■ **Required task**
Can you copy every one of the lines below word for word, omitting the pictures from your copy?

■ **Supplied material**
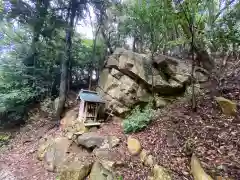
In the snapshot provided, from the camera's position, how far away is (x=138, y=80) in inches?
324

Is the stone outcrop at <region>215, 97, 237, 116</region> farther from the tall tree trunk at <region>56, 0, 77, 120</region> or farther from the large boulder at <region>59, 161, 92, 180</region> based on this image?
the tall tree trunk at <region>56, 0, 77, 120</region>

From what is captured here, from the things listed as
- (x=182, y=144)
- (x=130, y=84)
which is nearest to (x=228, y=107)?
(x=182, y=144)

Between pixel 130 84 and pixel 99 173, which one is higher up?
pixel 130 84

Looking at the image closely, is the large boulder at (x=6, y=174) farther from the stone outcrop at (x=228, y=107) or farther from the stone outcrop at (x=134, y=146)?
the stone outcrop at (x=228, y=107)

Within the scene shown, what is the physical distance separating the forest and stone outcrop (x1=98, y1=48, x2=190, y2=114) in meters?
0.04

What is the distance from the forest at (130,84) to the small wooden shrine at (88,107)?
41 centimetres

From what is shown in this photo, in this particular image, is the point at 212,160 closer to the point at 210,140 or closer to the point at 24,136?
the point at 210,140

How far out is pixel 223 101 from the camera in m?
5.68

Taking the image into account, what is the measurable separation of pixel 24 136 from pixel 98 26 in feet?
24.1

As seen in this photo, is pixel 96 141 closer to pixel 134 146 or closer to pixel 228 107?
pixel 134 146

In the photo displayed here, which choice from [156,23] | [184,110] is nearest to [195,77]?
[184,110]

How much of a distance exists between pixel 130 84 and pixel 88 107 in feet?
6.83

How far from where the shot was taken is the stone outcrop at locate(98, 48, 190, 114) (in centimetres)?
795

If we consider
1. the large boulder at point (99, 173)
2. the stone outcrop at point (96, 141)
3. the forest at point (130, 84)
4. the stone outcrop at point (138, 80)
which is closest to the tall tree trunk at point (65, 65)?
the forest at point (130, 84)
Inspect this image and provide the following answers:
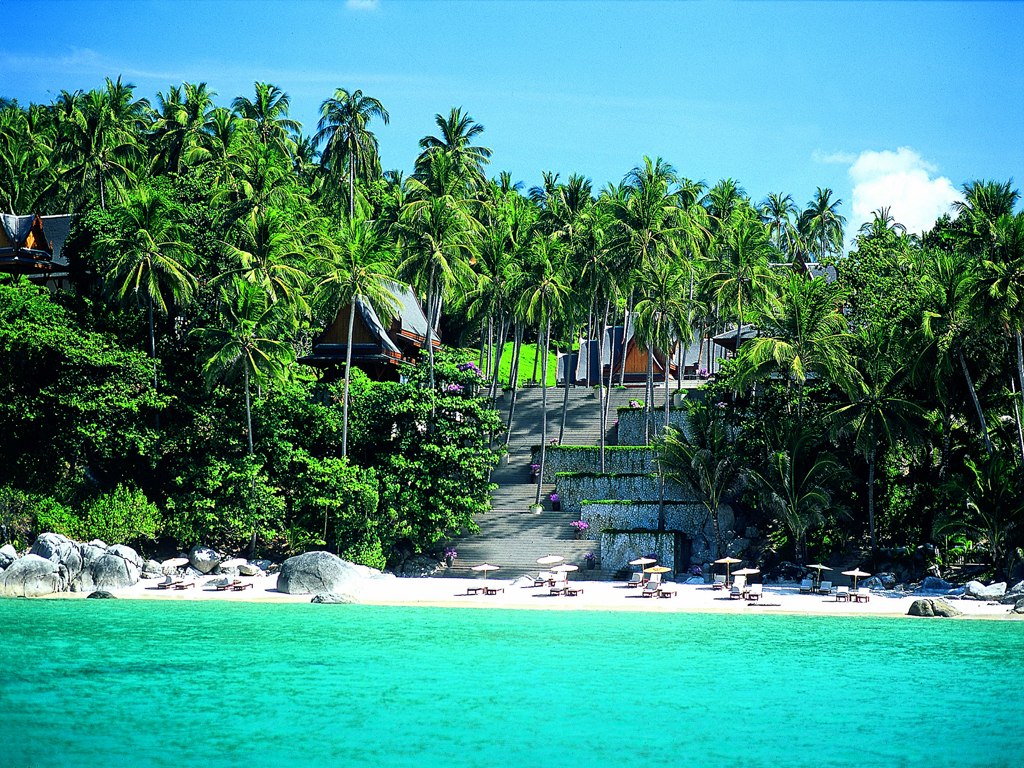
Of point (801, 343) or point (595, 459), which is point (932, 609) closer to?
point (801, 343)

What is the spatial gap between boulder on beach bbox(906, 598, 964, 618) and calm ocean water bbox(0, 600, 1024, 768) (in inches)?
48.4

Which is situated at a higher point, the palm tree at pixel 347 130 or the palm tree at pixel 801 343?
the palm tree at pixel 347 130

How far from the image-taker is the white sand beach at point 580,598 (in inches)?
1260

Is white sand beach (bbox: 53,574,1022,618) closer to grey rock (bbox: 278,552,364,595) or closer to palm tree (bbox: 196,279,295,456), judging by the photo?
grey rock (bbox: 278,552,364,595)

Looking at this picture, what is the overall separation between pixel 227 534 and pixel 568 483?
1450cm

■ **Solution for this problem**
In the snapshot provided, from the camera's position, how far away is (x=138, y=80) in inches?
324

Is the stone outcrop at <region>215, 97, 237, 116</region> farther from the tall tree trunk at <region>56, 0, 77, 120</region> or farther from the large boulder at <region>59, 161, 92, 180</region> based on this image?
the tall tree trunk at <region>56, 0, 77, 120</region>

From what is captured here, from the things listed as
- (x=182, y=144)
- (x=130, y=84)
which is nearest to (x=228, y=107)?
(x=182, y=144)

Between pixel 130 84 and pixel 99 173, which one is higher up?
pixel 130 84

Looking at the image closely, is the large boulder at (x=6, y=174) farther from the stone outcrop at (x=228, y=107) or farther from the stone outcrop at (x=134, y=146)?
the stone outcrop at (x=228, y=107)

Within the scene shown, what is the physical distance separating the forest and stone outcrop (x1=98, y1=48, x2=190, y2=114) in meters?
0.04

What is the distance from the forest at (130,84) to the small wooden shrine at (88,107)?
41 centimetres

From what is shown in this photo, in this particular image, is the point at 212,160 closer to the point at 210,140 or closer to the point at 24,136?
the point at 210,140

How far out is pixel 223 101 from the camera in m?
5.68

Taking the image into account, what is the measurable separation of pixel 24 136 from pixel 98 26 in feet?
24.1

As seen in this photo, is pixel 96 141 closer to pixel 134 146 or closer to pixel 228 107?
pixel 134 146

In the photo displayed here, which choice from [156,23] | [184,110] is nearest to [195,77]?
[184,110]

How much of a distance exists between pixel 130 84 and pixel 88 107 in feet?
6.83

How far from where the shot was taken is the stone outcrop at locate(98, 48, 190, 114) (in centimetres)?
795

If we consider
1. the large boulder at point (99, 173)
2. the stone outcrop at point (96, 141)
3. the forest at point (130, 84)
4. the stone outcrop at point (138, 80)
which is closest to the tall tree trunk at point (65, 65)?
the forest at point (130, 84)
Inspect this image and provide the following answers:
Of point (801, 343) or point (595, 459), which is point (932, 609) closer to?
point (801, 343)

What is the spatial gap between boulder on beach bbox(906, 598, 964, 618) and calm ocean water bbox(0, 600, 1024, 768) (in inches)?
48.4

Which is situated at a higher point, the palm tree at pixel 347 130 or the palm tree at pixel 801 343?
the palm tree at pixel 347 130

How far from the image-taker is the white sand beach at point 580,598 (in inches)?
1260

Is white sand beach (bbox: 53,574,1022,618) closer to grey rock (bbox: 278,552,364,595) or closer to palm tree (bbox: 196,279,295,456), judging by the photo?
grey rock (bbox: 278,552,364,595)

Looking at this picture, what is the overall separation between pixel 227 534 and pixel 568 483?
1450cm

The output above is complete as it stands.